The woman had a tattoo on her chest, another on her lower back, and one on her left wrist, police said. She also had two piercings on each side of her face.
And indeed, it wasn’t:
The Bexar County Medical Examiner’s Office has now confirmed what a grieving family has known all along—a woman’s body found on the Southwest Side is that of 27-year-old Jennifer Gonzales. ( . . . ) Relatives identified Gonzales through tattoos.
Long-time readers know that neighbors sometimes (not unreasonably) rationalize the telltale foul odor as garbage, kitty litter, or backed up plumbing . . . anything other than what it really is. In this case, from KPTV Fox-12 in Portland, Oregon, the bad smell of neglected cats delayed the discovery of a murder victim.
A woman found dead in an apartment on Southeast Belmont Street was the victim of a homicide, police have learned. ( . . . ) Police were called to Southeast 14th and Belmont at 2 p.m. Tuesday.
Officers don’t know how long the body had been there. Neighbors said they noticed a foul odor coming from the complex over the last week, but they just assumed it was because of someone’s pet.
“My boyfriend was on the second floor a few nights ago and said something smelled really bad,” said tenant Jennifer Gill. “He talked to a detective today who said it was definitely the body that he was smelling.”
FOX12 obtained an e-mail sent to tenants Wednesday afternoon, from Star Metro Properties Inc.
It says the company received a complaint about a foul smell coming from the apartment on Saturday, but a worker didn’t check it out until working hours Monday.
According to the e-mail that worker entered the apartment, and didn’t find the victim. Instead, finding cats without food, and feces and urine throughout the apartment.

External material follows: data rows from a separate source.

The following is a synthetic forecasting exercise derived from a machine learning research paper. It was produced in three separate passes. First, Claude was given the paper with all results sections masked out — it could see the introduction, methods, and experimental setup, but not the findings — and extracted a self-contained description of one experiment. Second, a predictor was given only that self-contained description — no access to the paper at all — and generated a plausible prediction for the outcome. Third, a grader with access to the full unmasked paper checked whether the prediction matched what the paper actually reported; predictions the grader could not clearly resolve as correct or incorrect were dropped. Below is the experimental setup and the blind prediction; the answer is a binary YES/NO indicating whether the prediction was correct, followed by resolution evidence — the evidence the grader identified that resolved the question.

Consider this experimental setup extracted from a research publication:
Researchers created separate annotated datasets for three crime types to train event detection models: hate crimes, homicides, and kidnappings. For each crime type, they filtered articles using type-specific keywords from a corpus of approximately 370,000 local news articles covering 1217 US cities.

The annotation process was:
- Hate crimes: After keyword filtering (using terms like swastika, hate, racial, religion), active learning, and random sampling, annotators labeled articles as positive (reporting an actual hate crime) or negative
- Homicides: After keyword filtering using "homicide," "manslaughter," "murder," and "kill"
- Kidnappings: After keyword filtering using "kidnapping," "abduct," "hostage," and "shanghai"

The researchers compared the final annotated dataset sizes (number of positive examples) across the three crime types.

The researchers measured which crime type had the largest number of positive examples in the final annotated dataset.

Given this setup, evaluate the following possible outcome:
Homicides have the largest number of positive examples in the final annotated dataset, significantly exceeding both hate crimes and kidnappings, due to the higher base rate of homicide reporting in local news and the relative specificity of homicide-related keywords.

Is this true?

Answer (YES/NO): NO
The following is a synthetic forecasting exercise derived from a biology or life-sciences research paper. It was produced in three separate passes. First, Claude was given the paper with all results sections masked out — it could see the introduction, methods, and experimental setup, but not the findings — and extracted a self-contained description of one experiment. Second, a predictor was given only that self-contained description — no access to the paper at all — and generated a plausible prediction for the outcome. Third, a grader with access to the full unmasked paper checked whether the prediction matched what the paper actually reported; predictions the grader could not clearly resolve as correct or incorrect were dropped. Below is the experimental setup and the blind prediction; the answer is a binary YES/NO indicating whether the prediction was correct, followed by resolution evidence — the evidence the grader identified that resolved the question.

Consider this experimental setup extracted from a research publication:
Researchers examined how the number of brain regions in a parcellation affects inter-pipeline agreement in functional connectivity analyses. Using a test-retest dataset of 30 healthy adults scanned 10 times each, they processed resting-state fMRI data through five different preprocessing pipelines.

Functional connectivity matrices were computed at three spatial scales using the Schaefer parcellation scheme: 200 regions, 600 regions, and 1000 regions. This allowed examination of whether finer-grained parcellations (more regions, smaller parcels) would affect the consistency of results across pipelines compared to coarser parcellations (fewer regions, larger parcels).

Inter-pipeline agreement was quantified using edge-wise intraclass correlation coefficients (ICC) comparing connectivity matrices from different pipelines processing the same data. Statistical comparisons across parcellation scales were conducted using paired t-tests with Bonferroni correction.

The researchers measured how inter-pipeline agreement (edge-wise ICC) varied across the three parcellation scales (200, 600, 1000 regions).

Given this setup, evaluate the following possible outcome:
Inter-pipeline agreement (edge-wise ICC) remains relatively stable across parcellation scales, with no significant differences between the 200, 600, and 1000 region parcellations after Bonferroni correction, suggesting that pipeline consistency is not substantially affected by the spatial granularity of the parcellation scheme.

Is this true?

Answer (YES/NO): NO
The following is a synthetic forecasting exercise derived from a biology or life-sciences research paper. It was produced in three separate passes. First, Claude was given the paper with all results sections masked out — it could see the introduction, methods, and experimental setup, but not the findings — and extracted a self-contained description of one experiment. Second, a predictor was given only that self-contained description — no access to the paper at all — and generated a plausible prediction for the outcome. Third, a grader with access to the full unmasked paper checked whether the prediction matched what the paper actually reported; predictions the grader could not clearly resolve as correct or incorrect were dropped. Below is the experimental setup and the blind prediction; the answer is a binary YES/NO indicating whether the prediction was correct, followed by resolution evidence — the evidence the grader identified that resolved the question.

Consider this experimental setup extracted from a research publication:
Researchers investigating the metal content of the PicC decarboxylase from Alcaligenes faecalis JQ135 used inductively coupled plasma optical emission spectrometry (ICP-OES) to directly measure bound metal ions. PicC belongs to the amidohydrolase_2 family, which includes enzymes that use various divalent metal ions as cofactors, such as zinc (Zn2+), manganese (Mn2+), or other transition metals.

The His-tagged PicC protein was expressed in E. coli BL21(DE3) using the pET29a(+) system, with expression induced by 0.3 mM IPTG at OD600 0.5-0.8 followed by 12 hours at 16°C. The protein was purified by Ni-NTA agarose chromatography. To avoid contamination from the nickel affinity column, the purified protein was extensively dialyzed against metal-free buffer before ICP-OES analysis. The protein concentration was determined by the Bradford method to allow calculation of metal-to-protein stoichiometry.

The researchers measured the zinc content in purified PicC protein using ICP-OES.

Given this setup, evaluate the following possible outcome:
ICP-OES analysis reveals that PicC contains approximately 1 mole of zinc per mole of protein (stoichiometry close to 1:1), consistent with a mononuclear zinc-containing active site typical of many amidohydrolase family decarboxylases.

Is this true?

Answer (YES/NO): YES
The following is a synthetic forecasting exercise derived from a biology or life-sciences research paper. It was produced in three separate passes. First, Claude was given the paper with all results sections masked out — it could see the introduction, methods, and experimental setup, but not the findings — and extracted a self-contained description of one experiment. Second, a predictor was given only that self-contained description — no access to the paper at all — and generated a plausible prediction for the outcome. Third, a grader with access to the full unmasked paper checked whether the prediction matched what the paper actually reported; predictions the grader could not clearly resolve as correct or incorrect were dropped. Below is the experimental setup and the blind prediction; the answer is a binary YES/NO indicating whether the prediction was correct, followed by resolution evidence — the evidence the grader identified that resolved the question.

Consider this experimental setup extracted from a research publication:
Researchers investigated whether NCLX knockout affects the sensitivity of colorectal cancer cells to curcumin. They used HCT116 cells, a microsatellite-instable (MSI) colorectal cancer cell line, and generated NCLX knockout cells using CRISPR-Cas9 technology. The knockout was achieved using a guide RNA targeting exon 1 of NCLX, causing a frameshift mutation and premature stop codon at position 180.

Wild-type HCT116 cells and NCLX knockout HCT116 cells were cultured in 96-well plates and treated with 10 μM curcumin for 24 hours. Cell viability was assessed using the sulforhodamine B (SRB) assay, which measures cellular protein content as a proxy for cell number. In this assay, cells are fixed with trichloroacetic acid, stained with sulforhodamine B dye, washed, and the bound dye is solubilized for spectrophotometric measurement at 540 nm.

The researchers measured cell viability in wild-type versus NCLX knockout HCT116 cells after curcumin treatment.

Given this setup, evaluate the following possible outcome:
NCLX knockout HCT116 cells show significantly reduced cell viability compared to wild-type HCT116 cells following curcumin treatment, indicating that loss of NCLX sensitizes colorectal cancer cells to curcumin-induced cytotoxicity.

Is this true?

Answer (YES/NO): NO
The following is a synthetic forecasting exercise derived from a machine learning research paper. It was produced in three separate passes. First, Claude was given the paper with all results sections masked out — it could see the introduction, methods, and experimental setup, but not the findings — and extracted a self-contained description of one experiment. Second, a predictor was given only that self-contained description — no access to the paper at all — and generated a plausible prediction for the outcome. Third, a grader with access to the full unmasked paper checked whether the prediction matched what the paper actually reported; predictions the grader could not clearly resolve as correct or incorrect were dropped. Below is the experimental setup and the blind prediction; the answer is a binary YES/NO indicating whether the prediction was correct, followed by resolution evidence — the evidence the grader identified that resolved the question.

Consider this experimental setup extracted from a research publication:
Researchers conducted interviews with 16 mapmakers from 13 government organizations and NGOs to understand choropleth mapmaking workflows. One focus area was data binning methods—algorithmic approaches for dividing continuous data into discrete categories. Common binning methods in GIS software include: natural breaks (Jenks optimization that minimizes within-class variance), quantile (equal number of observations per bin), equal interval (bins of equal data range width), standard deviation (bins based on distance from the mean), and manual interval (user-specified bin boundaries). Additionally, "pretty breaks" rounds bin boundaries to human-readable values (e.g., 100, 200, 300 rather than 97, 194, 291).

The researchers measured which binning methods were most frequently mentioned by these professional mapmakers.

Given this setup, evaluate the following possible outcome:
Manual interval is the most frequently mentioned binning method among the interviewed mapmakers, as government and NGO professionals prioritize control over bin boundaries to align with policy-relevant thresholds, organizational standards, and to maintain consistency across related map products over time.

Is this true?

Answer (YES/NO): NO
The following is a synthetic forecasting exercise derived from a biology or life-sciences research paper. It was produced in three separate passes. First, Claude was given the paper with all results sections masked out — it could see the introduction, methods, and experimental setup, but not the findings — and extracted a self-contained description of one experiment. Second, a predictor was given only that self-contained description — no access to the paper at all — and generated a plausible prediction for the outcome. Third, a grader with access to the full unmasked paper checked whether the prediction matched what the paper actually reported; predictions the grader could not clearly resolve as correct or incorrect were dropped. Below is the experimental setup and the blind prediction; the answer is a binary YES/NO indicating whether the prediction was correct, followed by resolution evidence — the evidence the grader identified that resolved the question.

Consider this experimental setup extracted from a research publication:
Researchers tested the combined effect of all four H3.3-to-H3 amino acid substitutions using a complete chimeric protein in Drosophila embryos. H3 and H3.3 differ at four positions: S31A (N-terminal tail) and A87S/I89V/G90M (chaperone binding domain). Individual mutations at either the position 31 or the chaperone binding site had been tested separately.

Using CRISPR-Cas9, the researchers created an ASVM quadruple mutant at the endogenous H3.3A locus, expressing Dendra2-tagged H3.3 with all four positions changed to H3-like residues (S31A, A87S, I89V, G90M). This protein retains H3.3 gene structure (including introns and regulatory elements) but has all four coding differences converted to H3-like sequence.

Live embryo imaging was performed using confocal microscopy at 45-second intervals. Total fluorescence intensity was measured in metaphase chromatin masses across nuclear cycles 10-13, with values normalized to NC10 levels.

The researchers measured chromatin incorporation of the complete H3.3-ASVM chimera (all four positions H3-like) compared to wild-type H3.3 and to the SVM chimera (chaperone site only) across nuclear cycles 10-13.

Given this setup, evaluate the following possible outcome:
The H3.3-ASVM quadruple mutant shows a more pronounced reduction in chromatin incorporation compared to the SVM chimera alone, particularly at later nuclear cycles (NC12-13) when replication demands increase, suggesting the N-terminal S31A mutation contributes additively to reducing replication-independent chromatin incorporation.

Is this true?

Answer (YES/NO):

Monday night another call was made to the management company, but it wasn’t until Tuesday, a worker re-entered the unit, finding the body and called police.
“That’s a horrible thing, and someone needs to be held responsible for the murder, but also for the fact she was left there so long,” said resident Mattie Sleeth. “It’s not right, and the family shouldn’t have to think about that.
Portland police said the woman is in her 30s, and they’re still working with the medical examiner to determine her identity.
As we say here at ISDP, if it smells like someone died you’re probably right. Always trust your nose!